Activity → Carry on the passage below about researching maternity homes for a new novel, picking up right after its last sentence.

Two things happened after I wrote Yellow Wife. One, it was well received. I was visualizing what I was going to do next, everything was lining up. I was going to write a YA novel set in Philadelphia. I had these four characters; one of them was named Ruby. She came to me as a girl in sexual danger. She was really smart and bright, but she didn’t have a support system. Her mother didn’t want her.
Then I remembered that my grandmother told me that she had been the black sheep of her family. She had gotten pregnant with my mother at 14, had her at 15. In the early 1950s there was so much shame around being pregnant outside marriage that they hid the pregnancy, even from the child that she had. My mother told me that she didn’t know her mother was her actual mother until she was in third grade because up until then she had lived with her grandmother.
What does that do to women on both sides, the mother and the child? What would her options have been? This was before Roe v. Wade, when women did what they were told to do. I started to research, and I found out about these maternity homes. Between 1945 and 1975, 1.5 million children were born in these homes, and most of them were adopted. Oftentimes it was forced adoption; there was coercion. As I researched, I couldn’t locate one single Black woman’s story. The homes were largely for White women. It was their babies that were desired, because there was no IVF. So I wondered, what did Black women do besides hide the shame and give the baby to a relative?

Records shown →
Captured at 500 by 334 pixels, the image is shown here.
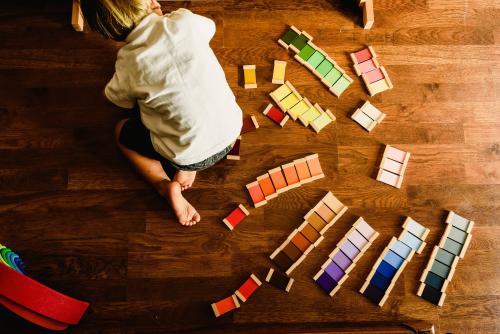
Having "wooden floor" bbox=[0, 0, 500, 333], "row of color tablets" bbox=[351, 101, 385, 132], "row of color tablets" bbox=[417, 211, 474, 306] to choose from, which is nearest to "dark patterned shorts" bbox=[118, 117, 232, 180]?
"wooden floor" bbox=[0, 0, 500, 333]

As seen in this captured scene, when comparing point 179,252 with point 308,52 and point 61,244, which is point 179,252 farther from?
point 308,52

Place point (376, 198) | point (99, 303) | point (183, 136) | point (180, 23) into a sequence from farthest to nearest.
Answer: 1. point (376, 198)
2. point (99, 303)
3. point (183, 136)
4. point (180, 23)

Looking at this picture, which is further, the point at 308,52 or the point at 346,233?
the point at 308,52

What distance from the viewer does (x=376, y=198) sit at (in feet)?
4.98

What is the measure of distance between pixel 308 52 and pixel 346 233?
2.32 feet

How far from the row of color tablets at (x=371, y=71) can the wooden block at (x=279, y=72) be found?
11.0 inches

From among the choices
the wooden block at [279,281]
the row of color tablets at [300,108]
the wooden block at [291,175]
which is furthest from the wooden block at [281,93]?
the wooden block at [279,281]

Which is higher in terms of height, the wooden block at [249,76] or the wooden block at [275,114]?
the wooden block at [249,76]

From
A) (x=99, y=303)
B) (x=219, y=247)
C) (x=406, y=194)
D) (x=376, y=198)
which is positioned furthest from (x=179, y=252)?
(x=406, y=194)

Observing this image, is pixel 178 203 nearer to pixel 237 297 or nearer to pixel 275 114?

---

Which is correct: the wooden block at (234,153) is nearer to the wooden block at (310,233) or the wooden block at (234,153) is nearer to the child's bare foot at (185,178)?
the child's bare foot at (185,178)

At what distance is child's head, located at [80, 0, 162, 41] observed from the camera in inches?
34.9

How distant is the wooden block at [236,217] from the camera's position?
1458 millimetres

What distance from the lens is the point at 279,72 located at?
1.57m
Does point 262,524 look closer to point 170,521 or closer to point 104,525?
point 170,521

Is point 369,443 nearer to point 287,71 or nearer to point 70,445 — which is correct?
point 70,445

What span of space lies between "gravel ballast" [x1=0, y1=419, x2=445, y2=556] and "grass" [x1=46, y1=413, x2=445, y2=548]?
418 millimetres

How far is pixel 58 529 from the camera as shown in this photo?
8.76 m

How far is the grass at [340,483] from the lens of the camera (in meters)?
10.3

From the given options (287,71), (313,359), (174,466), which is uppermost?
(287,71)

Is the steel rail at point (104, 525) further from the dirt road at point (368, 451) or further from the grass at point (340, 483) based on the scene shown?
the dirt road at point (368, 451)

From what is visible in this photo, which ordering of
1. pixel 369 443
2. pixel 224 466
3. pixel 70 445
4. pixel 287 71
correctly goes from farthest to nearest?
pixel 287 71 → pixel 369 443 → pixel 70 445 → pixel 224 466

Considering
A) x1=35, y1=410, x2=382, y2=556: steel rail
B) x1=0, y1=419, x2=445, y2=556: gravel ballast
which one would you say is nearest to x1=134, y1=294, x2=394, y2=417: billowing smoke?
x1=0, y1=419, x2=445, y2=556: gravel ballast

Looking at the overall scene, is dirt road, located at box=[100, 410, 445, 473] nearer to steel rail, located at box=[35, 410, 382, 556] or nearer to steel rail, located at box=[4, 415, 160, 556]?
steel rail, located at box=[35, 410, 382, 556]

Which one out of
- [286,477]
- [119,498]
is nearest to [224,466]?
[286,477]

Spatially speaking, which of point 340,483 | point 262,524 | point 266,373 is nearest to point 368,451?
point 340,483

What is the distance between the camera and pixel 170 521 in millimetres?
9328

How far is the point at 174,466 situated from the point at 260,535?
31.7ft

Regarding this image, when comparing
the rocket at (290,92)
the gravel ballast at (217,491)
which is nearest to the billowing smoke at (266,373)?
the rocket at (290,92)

Result of the exercise →
Then I found this book: Our Kind of People by Lawrence Otis Graham. He talks about the affluent Black elite in cities like New York and Washington. I thought, what if one of those people—these doctors, lawyers, judges—wanted to adopt? How would they get a baby with discretion? So the YA story and the affluent Black community in D.C. came together. I had two characters: Ruby in Philadelphia and Eleanor, who comes from a Midwestern city and doesn’t know Black people separate themselves by color until she sets foot on the campus of Howard University.
One of the most interesting characters in the book, and a loving surrogate mother to Ruby, is her Aunt Marie. Can you tell us where she came from?
Aunt Marie was based on another historical person: Gladys Bentley. She was a cross-dressing lesbian in the 1950s. She was a singer who performed in very famous speak-easies in New York City, and she was famous herself. She did what she wanted to do. She wore red lipstick, she wore a tuxedo with chandelier earrings. She sang raunchy songs and flirted with the women in the audience. I thought, what a wonderful character. I added on running numbers just to give her an edge. Aunt Marie lit up the page for me. Her words just came so easily. She made Ruby feel safe, but as a writer, I also felt safe when I was with Aunt Marie.
The novel has two main characters whose stories alternate and don’t come together until late in the book. Ruby’s chapters are told in first person, Eleanor’s in third person. How did you decide on that?
Ruby came to me in first person, like Pheby in Yellow Wife. I feel like the character is in my face, and the reader will feel really close to the story. Eleanor didn’t come until much later; I was getting my ducks in a row for Ruby when Eleanor appeared to me. Third person was true to the way the character felt to me, so I thought I’d try it. I’d never done it before.
When you write, do you feel that one of your purposes is embodying the histories of Black women?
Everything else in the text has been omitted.